The Buddha, The Dharma, The Sangha

"Spiritual powers and their wondrous functioning--hauling water and carrying firewood." --Layman Pang, upon his realization

Friday, March 11, 2011



The Buddha compared people to four kinds of clay vessels. One type of vessel has holes in the bottom. We can pour in as much water as we like and it runs right out. When this type of person hears the Dharma, it goes in one ear and out the other. The second type of vessel has cracks. Though we pour in the Dharma, it seeps out slowly until the vessel is empty again. The third vessel is full to the brim with stale water--views and opinions. One can't pour anything new in, everything is already known. The only useful vessel is the fourth, without holes or cracks and totally empty.

--from Be An Island, by Ayya Khema

This is what I read last night after our meditation.
Lately I've been feeling very pridefully filled up with words, with practice, with my studies, and it took spending several hours with my Dharma Brothers and Sisters and our Sensei to begin the process of pouring all that stuff out of the vessel, in order to allow for a little emptiness.
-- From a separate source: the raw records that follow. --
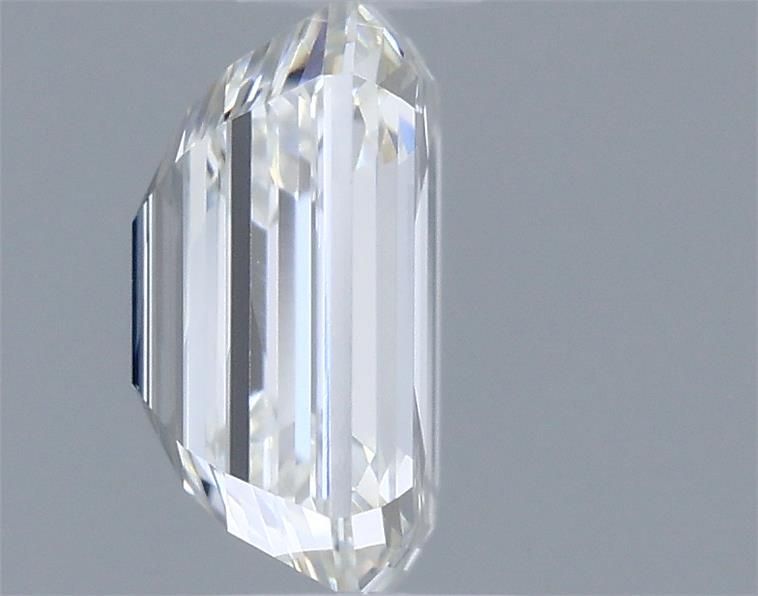 0.47 Carat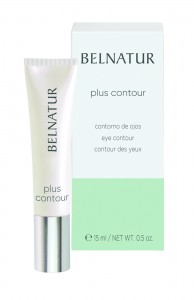  Belnatur Plus contour     ,  , 15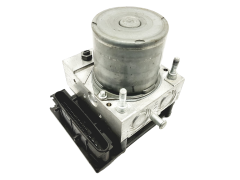 Pumpa Abs Smart Fortwo A4514201275 0265951118 0265230390 59741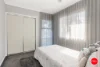 6 Nestor Place, Jackass Flat, Vic 3556-Image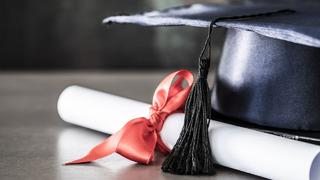 Bu kez de ölenlerin diplomasını çaldılar! Üniversite çalışanının şifresini hackleyip... Sahte diploma skandalı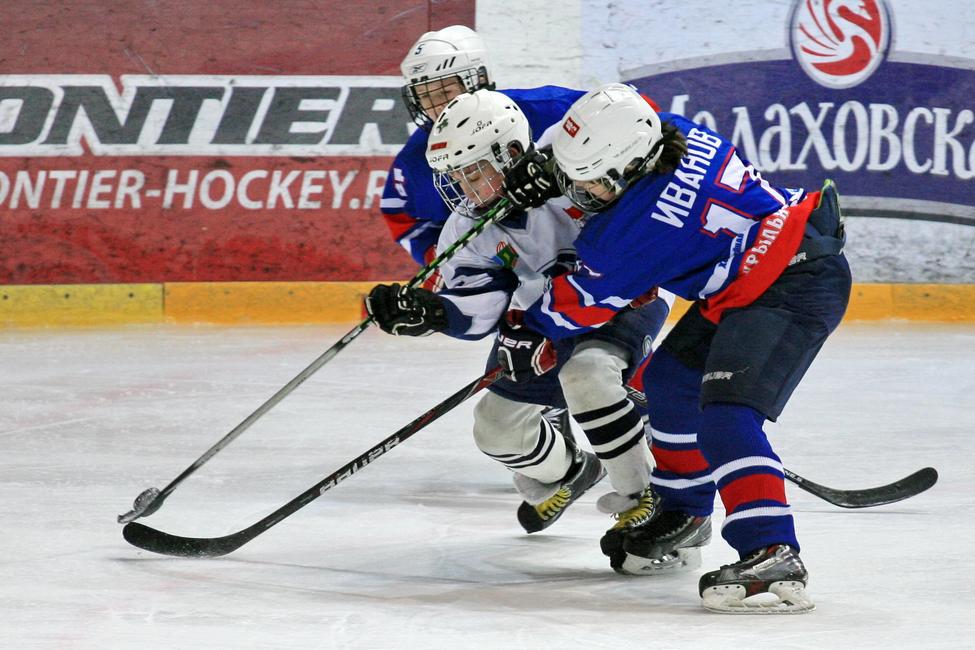 ������-03 - �������-03. ����� 2013-14. ���������� 60 �� 84. ���� images/HSHT6200.jpg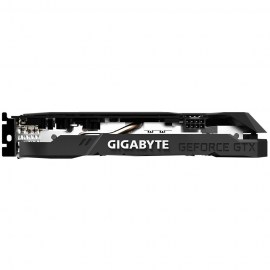 -placa-de-video-gigabyte-gtx-1660-super-oc-nvidia-geforce-6g-gddr6-gv-n166soc-6gd_-placa-de-video-gigabyte-gtx-1660-super- (4)5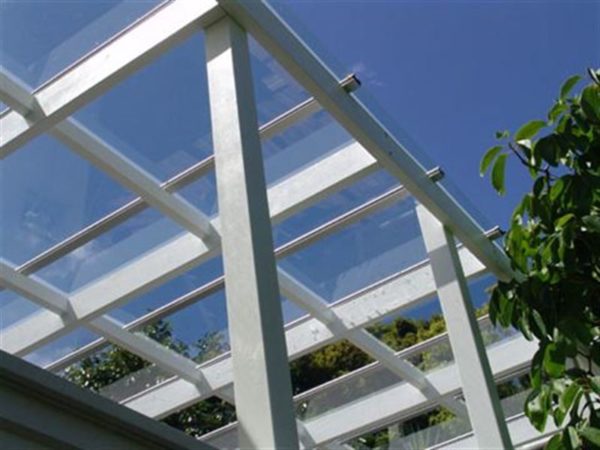 Clearvue Roofing System - Image 7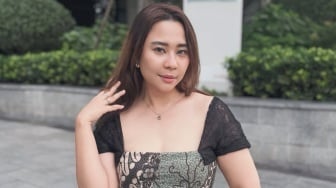 Chikita Meidy Rugi hingga Rp30 Juta usai Fitur TikTok Live Dimatikan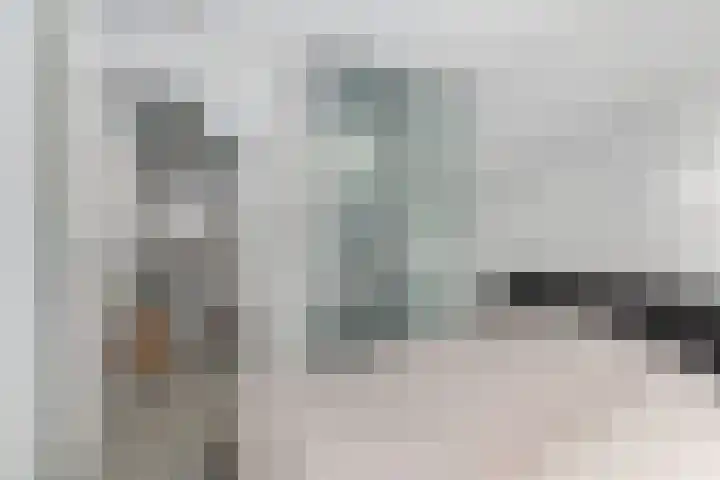 Kortekade 31 A Rotterdam thumbnail 24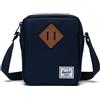 HERSCHEL Borse Herschel Borsa Tracolla Heritage Crossbody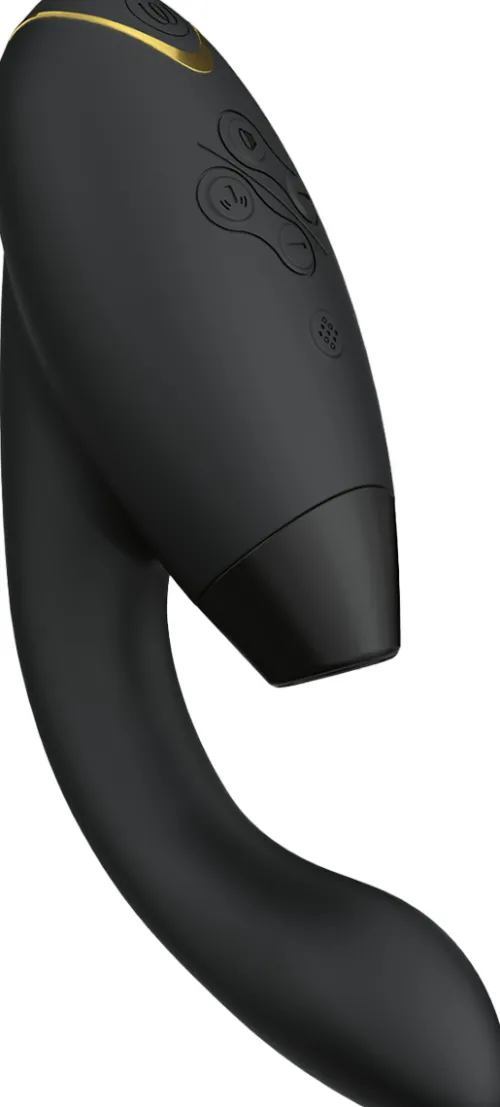 Duo 2|Womanizer Sale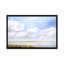 «Lake», reproduction sur toile-29088092-72800272-72800273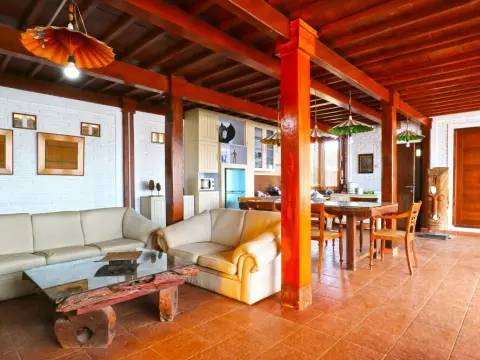 Agrotourism Le Cordon - Photo 2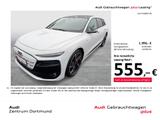 Audi A6 e-tron Avant performance S LINE PANO AHK LM21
And maybe a little more wisdom and compassion.
A day later, I read Ayya Khema's words and felt as if an arrow had found its target.

Sometimes I can feel myself turning slightly away from the practice, just a little shiver away, so that my patience wears thin at the knees, my equanimity is tottering, and metta just seems like a quaint sweet afterthought.
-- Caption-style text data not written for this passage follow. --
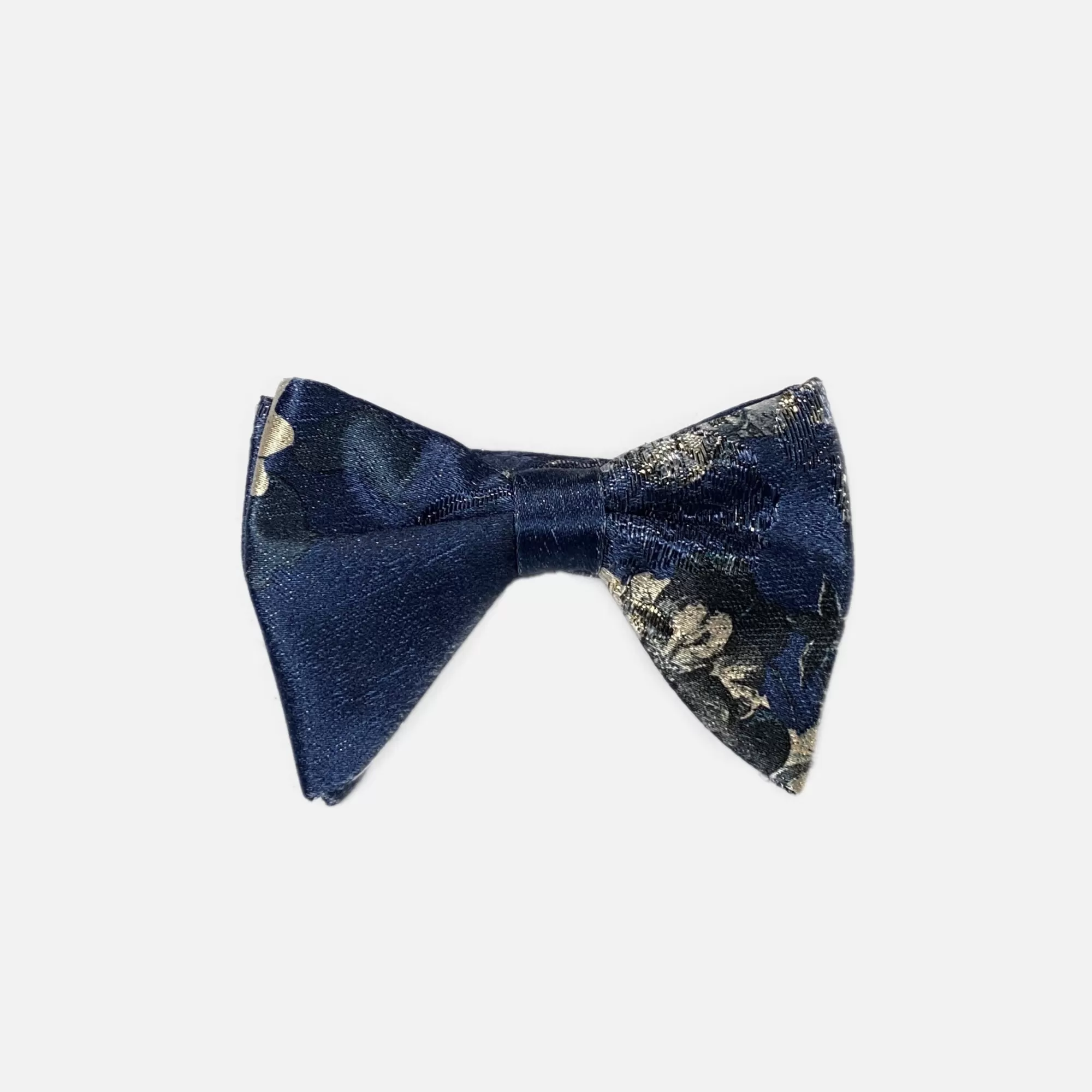 Ridley Long Bow Tie | New Edition Fashion Store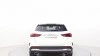 Mercedes-Benz Clase GLA 1.3 GLA 250 E DCT 218 5P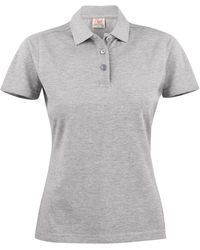 Printer PRIME - Polo Surf Light - Lyst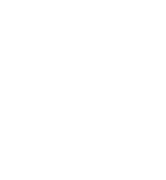 The Forest Country Club logo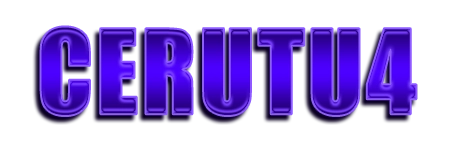 CERUTU4 Logo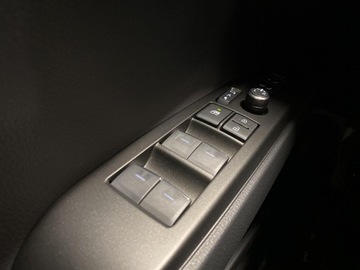 Toyota Camry IX 2024 Toyota Camry 2.5 Hybrid Executive CVT Toyota Camry, zdjęcie 20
I may as well by growing the horns of the Ram I sometimes become!

I feel it as one might feel a pebble in ones sock; not exactly painful, but certainly bothersome--the only way to get rid of it is to sit down, take the shoe off, take the sock off, turn it inside out, shake it out, turn it right side out, slip it carefully over the foot, replace the shoe, lace it up and then walk, and walk and walk.....how does it feel?
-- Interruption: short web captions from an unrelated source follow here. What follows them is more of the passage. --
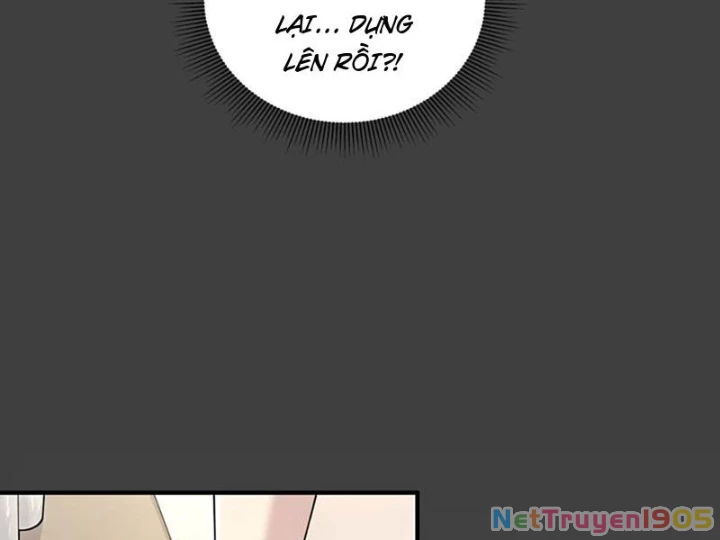 Tránh ra, để ta làm thiếu nữ ma pháp! Chapter 7 - Trang 25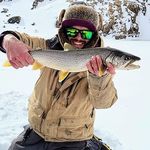 James Nickle - @james.nickle.9 - Instagram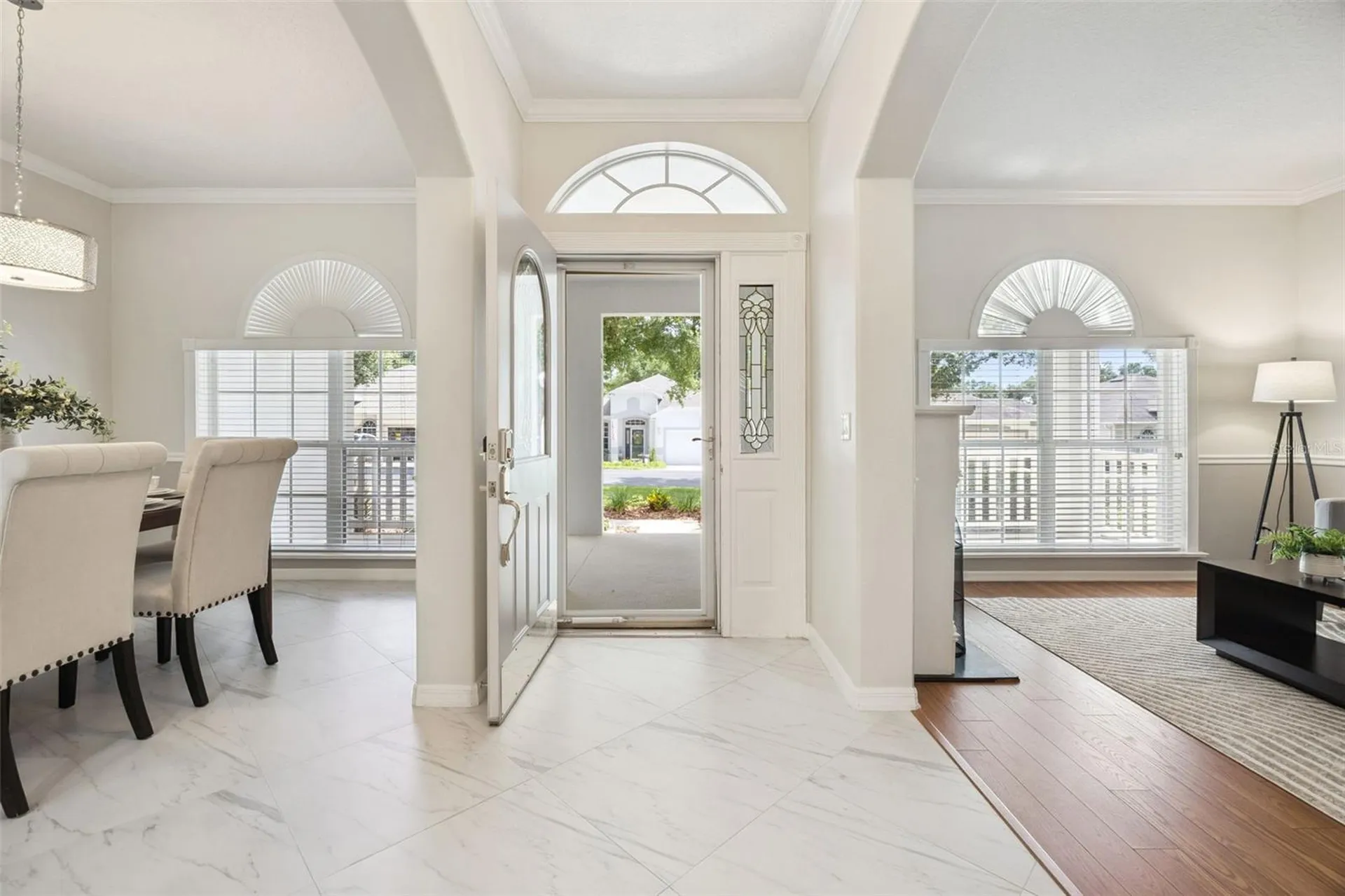 2284 Addison Avenue Clermont FL 34711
Other times I am the vessel without a bottom, and no matter what goes in, it simply passes through, never even touching the sides of the pot! Those are the moments when I am utterly devoid of a shred of mindfulness.
I throw the bath towel into the full bathtub, and hang the face cloth on the towel rack.
I put the milk in the cupboard and the Cheerios in the refrigerator.
I know what Sensei has taught me about Buddha Nature one night, then forget all the following evening when discussing the one common thread of all Buddhist practitioners....hmmmm, well the Triple Gem, sure, and the 3 Marks of Existence....and I think there might be something else, if I could only remember.

I sit meditation because I am Buddha, but I only "know" this in split seconds of residing in the Golden World of interbeing, of emptiness, a split second and it's gone.

Meanwhile, I fear that I am more of the cracked vessel type--whatever I have gained is slowly being leached through the many cracks of my delusion. And then I wonder, do I cling to this raft too strenuously, are my attachments so lively and my delusions so endless and clever that I have simply substituted one form for another?

Bodhidharma described Zen as:
"A special transmission outside the scriptures,
Not founded upon words or letters;
By pointing directly to one's mind
It lets one see into one's own true nature and thus attain Buddhahood."

What is there then for me to be attached to, what is there to crave or strive for, where is the form?

Thus the best vessel is not cracked, has no holes, and is as empty as form.

Recognizing that I am sometimes each manifestation of the Buddha's vessel, I can do nothing more than observe the condition with loving kindness for the Ego Self who still struggles to find the Way, who still stamps a foot in frustration and lowers the horns to ram everything out of the way. With ahimsa, the desire not to harm myself, or any other, with that old unborn Buddha Nature, I vow to attain the Way!